Poster Session I: COMPUTATIONAL PHYSICS (DCOMP)
Path Integral Monte Carlo Simulations of Flexible Water Clusters with Normal-Mode Sampling
Poster 477In this work, we present a novel importance sampling scheme for path integral Monte Carlo simulations of water clusters that emphasize the inclusion of vibrational degrees of freedom. This approach takes advantage of the vibrational normal modes that naturally occur in clusters of water molecules. We can perform efficient Monte Carlo sampling by proposing new configurations according to the harmonic oscillator density matrices associated with these normal modes. We show that using normal-mode sampling generates decorrelated samples much faster than traditional Monte Carlo sampling methods such as the Metropolis-Hastings algorithm. Therefore, this allows us to accurately compute expectation values using fewer Monte Carlo iterations.

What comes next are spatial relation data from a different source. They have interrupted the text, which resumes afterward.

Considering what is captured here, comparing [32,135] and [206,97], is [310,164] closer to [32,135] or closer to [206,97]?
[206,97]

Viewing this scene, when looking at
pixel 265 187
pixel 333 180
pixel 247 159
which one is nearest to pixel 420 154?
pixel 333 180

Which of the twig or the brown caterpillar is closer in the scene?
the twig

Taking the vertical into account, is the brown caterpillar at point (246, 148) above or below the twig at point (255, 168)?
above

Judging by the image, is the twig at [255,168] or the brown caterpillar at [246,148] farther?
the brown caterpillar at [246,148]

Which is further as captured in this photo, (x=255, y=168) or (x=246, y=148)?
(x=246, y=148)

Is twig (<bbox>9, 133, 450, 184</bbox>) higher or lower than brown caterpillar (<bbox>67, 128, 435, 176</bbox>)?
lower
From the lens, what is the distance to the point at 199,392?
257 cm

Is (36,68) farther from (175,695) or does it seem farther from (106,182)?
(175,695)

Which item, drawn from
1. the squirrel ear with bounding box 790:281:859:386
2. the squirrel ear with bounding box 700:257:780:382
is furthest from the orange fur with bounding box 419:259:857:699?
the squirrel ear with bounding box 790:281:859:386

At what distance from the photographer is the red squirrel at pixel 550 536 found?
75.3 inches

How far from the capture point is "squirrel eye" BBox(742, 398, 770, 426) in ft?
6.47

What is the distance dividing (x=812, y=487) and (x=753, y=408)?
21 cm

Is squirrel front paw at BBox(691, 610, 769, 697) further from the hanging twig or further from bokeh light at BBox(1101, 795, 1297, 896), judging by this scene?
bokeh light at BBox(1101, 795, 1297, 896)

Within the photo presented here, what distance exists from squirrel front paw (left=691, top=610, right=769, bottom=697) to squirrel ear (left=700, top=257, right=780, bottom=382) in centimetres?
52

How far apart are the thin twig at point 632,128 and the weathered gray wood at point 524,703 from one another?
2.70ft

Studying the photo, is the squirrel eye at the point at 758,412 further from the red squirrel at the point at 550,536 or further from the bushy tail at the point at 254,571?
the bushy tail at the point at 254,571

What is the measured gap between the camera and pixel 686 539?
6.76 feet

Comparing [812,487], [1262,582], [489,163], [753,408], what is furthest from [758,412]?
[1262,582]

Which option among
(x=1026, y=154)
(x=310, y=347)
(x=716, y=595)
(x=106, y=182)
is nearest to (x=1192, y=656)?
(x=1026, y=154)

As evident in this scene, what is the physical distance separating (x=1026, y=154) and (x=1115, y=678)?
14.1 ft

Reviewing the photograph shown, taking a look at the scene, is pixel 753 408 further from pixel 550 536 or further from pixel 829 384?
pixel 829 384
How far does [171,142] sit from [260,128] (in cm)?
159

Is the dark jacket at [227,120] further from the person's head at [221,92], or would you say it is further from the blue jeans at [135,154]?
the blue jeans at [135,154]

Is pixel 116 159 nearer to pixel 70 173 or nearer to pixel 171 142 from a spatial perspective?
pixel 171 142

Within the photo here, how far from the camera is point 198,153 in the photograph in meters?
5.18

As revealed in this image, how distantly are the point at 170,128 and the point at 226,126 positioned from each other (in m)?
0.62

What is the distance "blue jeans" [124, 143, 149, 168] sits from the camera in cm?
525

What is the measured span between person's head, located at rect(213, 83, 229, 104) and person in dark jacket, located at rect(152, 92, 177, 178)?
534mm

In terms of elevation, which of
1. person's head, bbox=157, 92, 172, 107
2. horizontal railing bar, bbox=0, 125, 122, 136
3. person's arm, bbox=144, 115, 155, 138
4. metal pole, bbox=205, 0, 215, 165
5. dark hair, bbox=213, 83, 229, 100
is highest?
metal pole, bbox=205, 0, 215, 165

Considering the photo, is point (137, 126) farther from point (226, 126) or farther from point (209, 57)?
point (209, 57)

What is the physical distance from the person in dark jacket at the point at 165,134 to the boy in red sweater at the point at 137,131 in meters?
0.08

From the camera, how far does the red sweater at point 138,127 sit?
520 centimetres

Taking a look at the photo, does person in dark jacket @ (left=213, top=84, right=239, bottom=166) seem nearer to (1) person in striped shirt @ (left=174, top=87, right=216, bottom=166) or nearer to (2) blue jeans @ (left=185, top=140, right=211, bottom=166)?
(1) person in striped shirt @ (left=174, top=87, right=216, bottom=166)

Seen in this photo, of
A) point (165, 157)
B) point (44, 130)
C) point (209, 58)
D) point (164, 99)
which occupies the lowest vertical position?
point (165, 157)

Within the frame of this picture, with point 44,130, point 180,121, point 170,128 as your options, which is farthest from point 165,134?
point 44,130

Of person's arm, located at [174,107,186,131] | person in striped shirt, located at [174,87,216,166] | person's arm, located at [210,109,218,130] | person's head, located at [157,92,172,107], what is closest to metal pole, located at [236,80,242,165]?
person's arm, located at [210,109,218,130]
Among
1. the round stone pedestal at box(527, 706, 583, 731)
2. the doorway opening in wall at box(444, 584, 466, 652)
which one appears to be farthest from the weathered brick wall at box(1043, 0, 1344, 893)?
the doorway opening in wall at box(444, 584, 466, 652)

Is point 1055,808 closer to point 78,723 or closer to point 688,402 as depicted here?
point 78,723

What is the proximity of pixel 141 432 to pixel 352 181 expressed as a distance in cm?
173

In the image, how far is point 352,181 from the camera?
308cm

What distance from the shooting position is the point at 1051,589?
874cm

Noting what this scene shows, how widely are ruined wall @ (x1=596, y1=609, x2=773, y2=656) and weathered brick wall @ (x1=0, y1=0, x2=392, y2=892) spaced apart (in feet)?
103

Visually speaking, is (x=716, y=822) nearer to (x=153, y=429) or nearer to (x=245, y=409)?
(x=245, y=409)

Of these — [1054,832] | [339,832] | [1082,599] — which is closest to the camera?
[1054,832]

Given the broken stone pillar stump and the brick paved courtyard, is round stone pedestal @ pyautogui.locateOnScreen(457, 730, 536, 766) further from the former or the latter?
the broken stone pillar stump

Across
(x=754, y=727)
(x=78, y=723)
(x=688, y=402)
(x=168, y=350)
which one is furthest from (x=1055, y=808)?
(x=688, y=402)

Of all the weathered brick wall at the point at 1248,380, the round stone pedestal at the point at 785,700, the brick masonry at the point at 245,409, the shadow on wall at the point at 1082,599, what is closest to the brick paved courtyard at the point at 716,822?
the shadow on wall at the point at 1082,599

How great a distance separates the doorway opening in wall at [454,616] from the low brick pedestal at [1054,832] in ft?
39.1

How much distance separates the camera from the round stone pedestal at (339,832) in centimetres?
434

This normal-mode sampling technique is applied to path integral Monte Carlo simulations of the water monomer, water dimer, and several equilibrium geometries of the water hexamer. For each of these water clusters, we calculate energetic and structural properties, such as ground state energies, binding energies, positional distribution functions, and pair correlation functions. We then validate our methodology by showing that our results are in excellent agreement with experimental data and existing results from path integral molecular dynamics and diffusion Monte Carlo simulations. Future work will extend this methodology to simulate larger water clusters, as well as lattices of confined molecules with dipole-dipole interactions.